*** RECORDS

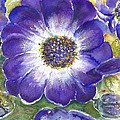 Cineraria Of South Africa  by Bernadette Krupa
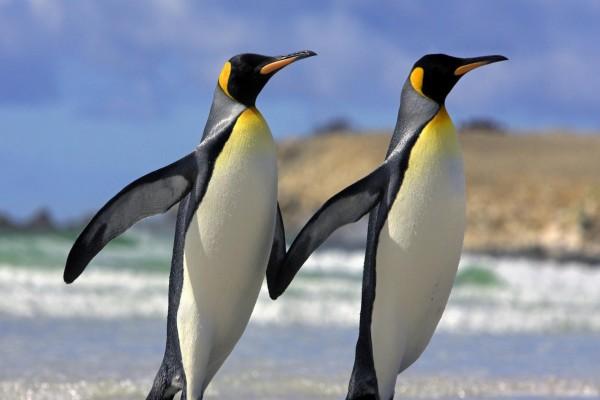 Pareja de pingüinos rey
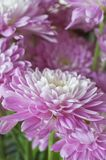 Closeup of Aster flowers in magenta colors Royalty Free Stock Image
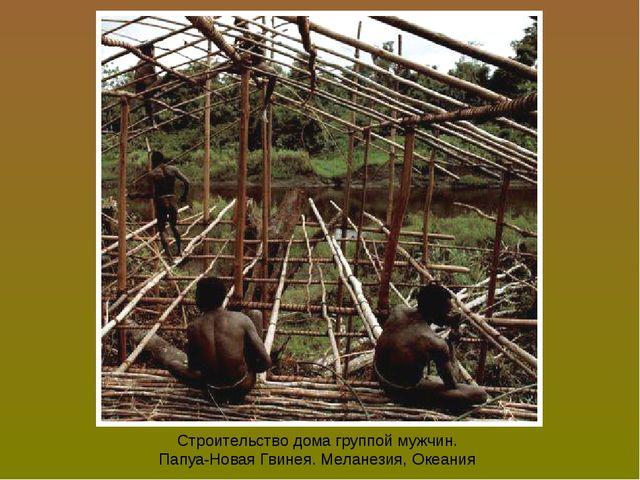 Строительство дома группой мужчин. Папуа-Новая Гвинея. Меланезия, Океания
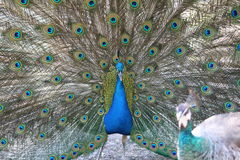 Plumage of a peacock  Stock Images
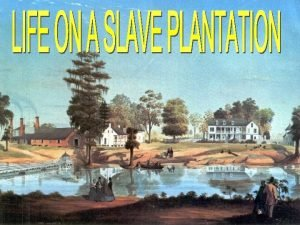 A plantation is a large farm concentrating on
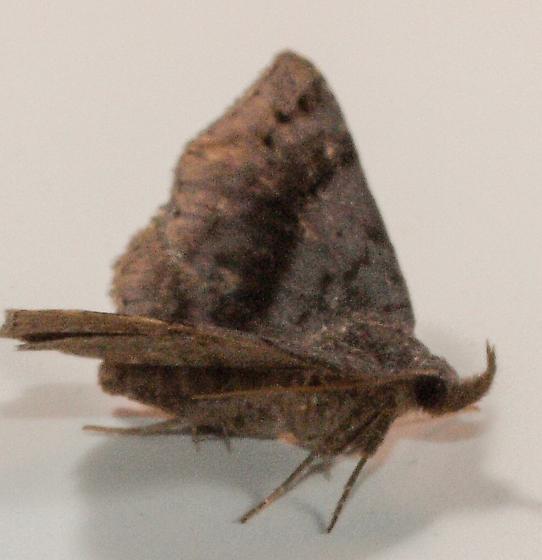 Moth to porch light  - Spargaloma sexpunctata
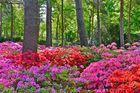 Flammende Mittwochsblümchen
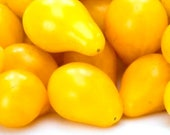 Yellow Pear Tomato Seeds - Save Money on this Unique Heirloom 216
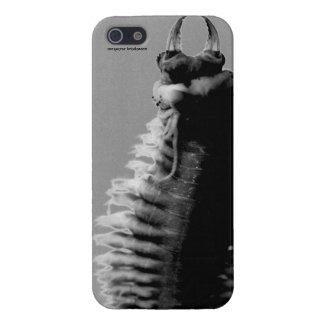 iPhone5 Nereis glossy cover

******

> **TASK**
Once the pictures are dropped, repeat the data above exactly.

> **REPLY**
 Cineraria Of South Africa  by Bernadette Krupa
 Pareja de pingüinos rey
 Closeup of Aster flowers in magenta colors Royalty Free Stock Image
 Строительство дома группой мужчин. Папуа-Новая Гвинея. Меланезия, Океания
 Plumage of a peacock  Stock Images
 A plantation is a large farm concentrating on
 Moth to porch light  - Spargaloma sexpunctata
 Flammende Mittwochsblümchen
 Yellow Pear Tomato Seeds - Save Money on this Unique Heirloom 216
 iPhone5 Nereis glossy cover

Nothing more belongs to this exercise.